Sylvia Baillie, 60, was at a neighbour’s home in Paisley when she was attacked by a Japanese Akita dog, needing so many stitches that docs lost count.
She described how she had stopped by their home after a funeral last Wednesday when the dog suddenly turned on her as she tried to leave.
Paisley Sheriff Court heard the animal also savaged a 72-year-old woman in a separate attack, ripping the flesh from her arm.
The dog, which has been in kennels since being seized by police probing the attacks, faces being put down.
And its owner, Leeanne McHugh, is facing jail after admitting responsibility over the attack.
McHugh, 35, and boyfriend Patrick Maher, 46, appeared in the dock at Paisley Sheriff Court today over the attacks.
They struck a deal with prosecutors which saw charges that the dog also attacked a baby and another woman and worried another dog dropped – in exchange for both of them admitting their guilt to a single charge under the Dangerous Dogs Act 1991.
McHugh admitted being the owner of a dog that was dangerously out of control when it attacked Baillie and left her badly hurt and scarred for life.
And her partner Maher pleaded guilty to being in charge of a dog that was dangerously out of control when it attacked his elderly aunt, Jane Darroch, and left her with “severe injury and permanent disfigurement” to her arm.
Procurator Fiscal Depute Alan Parfery told the court that Sylvia Baillie was attacked at the pair’s home in Paisley on July 13 last year.
He explained: “All parties have, tragically, had to attend a funeral that day and had been drinking during the course of the day at the funeral.
“The 60-year-old [Sylvia Baillie] made to leave the property during the course of the evening and, in the course of waving and saying goodbye, made to wave goodbye to the dog.
“She went to give the dog a kiss and, at that time, the dog bit her on the face. The dog’s jaw locked, for what’s described as a few seconds, before her daughter grabbed the dog and pulled the dog away.
“Neither [McHugh of Maher] did anything during that period of time. They were both in the room and [McHugh], the owner of the dog, did nothing during that time, albeit it was a short time.”
Maher then took the dog out of the living room and told police probing the attack that it ran away. McHugh tried to treat Baillie’s injuries and the police and ambulance were called.
Mr Parfery, prosecuting, added: “When emergency services arrived they found the 60-year-old [Sylvia Baillie] with a wound to the left side of her face.
“She had been attempting to stem some of the blood with toilet paper but ambulance workers had to apply a large pressure pad. The injury was very severe and she is permanently disfigured.
“Doctors are unable to say how many stitches were applied as they were both external – to the face – and inside her mouth.
“There were so many stitches inserted, the doctors could not say.”

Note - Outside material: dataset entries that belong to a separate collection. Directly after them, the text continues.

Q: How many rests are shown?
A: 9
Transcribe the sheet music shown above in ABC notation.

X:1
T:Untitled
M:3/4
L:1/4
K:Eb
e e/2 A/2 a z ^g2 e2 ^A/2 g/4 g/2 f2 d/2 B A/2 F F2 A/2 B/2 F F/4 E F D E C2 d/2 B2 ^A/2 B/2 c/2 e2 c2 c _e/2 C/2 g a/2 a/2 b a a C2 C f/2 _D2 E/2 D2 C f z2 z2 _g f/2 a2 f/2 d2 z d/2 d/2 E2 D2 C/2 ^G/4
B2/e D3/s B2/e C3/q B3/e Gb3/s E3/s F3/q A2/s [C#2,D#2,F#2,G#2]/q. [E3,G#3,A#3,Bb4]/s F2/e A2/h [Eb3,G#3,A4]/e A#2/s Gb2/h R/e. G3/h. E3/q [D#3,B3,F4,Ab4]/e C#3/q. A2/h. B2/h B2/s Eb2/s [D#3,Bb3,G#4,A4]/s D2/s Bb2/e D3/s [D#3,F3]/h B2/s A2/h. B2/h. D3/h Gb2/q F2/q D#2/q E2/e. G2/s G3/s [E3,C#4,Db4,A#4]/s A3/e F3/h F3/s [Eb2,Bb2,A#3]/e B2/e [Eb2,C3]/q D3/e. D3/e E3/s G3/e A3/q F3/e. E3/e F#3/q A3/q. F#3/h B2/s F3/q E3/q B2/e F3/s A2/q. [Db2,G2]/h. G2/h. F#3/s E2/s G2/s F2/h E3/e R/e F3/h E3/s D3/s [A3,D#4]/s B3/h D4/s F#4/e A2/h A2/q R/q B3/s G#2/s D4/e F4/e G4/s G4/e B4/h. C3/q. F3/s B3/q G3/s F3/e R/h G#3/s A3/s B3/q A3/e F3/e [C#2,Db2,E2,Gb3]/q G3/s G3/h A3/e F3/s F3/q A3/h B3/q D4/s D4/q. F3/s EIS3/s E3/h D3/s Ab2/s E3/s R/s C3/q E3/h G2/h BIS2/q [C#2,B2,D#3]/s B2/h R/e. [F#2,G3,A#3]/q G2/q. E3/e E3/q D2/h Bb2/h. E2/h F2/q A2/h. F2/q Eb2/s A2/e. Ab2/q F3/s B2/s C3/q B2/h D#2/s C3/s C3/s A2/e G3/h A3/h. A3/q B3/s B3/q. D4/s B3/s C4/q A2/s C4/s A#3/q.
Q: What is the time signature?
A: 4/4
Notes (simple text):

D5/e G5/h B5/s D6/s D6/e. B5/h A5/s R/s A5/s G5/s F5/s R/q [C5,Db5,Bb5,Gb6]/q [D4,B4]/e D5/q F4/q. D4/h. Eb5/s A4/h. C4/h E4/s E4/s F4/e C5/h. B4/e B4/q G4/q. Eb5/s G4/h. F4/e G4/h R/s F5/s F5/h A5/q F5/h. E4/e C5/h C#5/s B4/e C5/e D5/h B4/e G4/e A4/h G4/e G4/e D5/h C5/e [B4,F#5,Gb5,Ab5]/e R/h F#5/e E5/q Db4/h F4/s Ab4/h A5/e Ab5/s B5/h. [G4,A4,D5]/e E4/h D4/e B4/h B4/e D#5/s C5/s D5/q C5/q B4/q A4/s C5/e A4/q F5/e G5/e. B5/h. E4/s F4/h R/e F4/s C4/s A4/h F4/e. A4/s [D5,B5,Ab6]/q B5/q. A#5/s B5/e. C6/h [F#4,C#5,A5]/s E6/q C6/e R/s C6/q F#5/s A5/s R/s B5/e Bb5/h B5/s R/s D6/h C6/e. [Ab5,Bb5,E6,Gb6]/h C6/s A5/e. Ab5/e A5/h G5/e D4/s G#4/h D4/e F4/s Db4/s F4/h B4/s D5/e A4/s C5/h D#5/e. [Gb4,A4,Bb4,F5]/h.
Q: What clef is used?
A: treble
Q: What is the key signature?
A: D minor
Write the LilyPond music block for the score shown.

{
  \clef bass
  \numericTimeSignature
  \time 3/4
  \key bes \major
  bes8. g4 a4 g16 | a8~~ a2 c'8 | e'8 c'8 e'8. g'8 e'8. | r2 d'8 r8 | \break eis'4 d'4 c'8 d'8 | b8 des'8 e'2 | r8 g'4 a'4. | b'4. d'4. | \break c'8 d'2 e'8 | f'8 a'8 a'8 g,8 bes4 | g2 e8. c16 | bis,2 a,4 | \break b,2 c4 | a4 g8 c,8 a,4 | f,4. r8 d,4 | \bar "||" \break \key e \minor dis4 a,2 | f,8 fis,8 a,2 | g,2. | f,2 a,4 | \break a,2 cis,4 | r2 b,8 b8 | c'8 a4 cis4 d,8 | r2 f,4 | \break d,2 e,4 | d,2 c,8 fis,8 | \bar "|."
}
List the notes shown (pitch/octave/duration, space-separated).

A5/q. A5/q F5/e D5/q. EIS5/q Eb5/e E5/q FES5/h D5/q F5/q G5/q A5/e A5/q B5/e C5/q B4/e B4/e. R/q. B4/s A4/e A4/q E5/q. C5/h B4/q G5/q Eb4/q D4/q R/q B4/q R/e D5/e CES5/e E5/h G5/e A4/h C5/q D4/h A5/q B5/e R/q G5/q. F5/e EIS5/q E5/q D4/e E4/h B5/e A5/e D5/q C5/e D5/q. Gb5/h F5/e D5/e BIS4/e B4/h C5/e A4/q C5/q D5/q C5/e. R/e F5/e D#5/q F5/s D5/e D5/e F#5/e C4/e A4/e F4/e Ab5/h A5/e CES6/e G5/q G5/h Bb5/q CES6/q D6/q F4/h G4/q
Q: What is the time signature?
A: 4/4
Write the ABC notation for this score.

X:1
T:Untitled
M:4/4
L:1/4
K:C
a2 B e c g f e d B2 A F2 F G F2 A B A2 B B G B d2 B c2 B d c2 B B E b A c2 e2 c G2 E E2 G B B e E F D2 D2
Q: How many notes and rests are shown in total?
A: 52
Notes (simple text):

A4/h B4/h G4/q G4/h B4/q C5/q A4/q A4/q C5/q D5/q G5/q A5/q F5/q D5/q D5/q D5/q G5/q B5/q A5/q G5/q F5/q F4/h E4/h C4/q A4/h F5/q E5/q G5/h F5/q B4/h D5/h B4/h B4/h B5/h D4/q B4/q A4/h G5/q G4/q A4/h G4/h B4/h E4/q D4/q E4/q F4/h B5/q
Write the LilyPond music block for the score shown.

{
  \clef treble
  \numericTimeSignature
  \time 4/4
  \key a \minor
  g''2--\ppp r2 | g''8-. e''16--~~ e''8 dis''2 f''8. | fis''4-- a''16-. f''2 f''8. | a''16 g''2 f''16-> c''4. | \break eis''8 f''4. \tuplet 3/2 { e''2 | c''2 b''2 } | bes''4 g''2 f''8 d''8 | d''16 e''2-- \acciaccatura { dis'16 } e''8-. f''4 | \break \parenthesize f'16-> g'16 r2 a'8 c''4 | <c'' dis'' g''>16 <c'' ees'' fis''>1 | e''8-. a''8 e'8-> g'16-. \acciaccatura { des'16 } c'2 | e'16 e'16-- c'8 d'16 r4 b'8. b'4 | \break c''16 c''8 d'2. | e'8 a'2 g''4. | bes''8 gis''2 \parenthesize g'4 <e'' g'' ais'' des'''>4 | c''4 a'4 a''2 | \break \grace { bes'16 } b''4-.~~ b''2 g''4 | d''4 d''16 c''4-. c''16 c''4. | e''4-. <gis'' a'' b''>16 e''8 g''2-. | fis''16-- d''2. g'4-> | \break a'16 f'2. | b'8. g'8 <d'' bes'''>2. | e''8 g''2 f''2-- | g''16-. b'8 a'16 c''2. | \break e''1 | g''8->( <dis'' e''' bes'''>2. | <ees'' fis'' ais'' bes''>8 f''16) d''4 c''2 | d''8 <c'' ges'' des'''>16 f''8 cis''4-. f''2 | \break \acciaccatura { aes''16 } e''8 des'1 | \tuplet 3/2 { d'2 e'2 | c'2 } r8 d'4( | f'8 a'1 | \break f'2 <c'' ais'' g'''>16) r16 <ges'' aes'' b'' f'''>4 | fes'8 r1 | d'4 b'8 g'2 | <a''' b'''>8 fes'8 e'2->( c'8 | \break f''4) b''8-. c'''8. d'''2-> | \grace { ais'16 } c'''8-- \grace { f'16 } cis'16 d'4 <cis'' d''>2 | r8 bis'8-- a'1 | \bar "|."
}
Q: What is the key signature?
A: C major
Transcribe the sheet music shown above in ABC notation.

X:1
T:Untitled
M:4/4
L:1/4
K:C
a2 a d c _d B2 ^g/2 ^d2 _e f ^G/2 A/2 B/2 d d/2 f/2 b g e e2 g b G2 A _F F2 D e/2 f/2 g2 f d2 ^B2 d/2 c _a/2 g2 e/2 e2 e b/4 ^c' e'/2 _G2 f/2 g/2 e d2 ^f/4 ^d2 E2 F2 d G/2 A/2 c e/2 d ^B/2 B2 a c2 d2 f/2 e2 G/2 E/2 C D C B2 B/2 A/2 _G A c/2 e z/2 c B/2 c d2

Some two weeks earlier, on June 30 last year, the dog had attacked Maher’s elderly aunt, 72-year-old Jane Darroch.
Mr Parfery said Maher had been at his aunt’s home to visit her and had tied the dog up outside – and that it struck when he left.
The prosecutor explained: “It had been tied to a pole at the bottom of an access ramp that led to the front door for about 30 minutes.
“Jane Darroch walked the accused [Maher] out of her home address and began having a conversation with him about what he was going to have for his dinner.
“She had her right hand within her jacket pocket.
“She said to the accused, ‘you better get down the road’ at which time she was bitten around the right wrist by the Akita, who appeared to come from behind her and without anything she would describe as provocation.
“She describes the dog as ‘biting down’ and that the pain was ‘unbearable’. She was able to rip her arm from the mouth of the Akita. She was in a state of distress and her arm was bleeding profusely.
“Maher asked, ‘has the dog ripped your jacket, Auntie Jane?’ and she replied, ‘it’s ripped my arm’. She was able to see the bone.”
Sheriff David Pender called for background reports on Maher and McHugh, deferred sentence until next month and continued their bail.
In July, Sylvia revealed she could no longer bring herself to look in the mirror after the horrific attack.
“I’m distraught. I’ve had flashbacks of the dog launching itself at my face and I can’t sleep. A surgeon told me that he had never seen a dog bite as bad.
“I’d been at the house and as I got up to leave I went to pat the dog on the head when it just jumped at me and bit into my face.”
The animal was throwing her from side-to-side when her daughter rushed into the room and managed to pull the animal off her.
She passed out and needed emergency surgery – during which doctors lost count of the number of stitches used.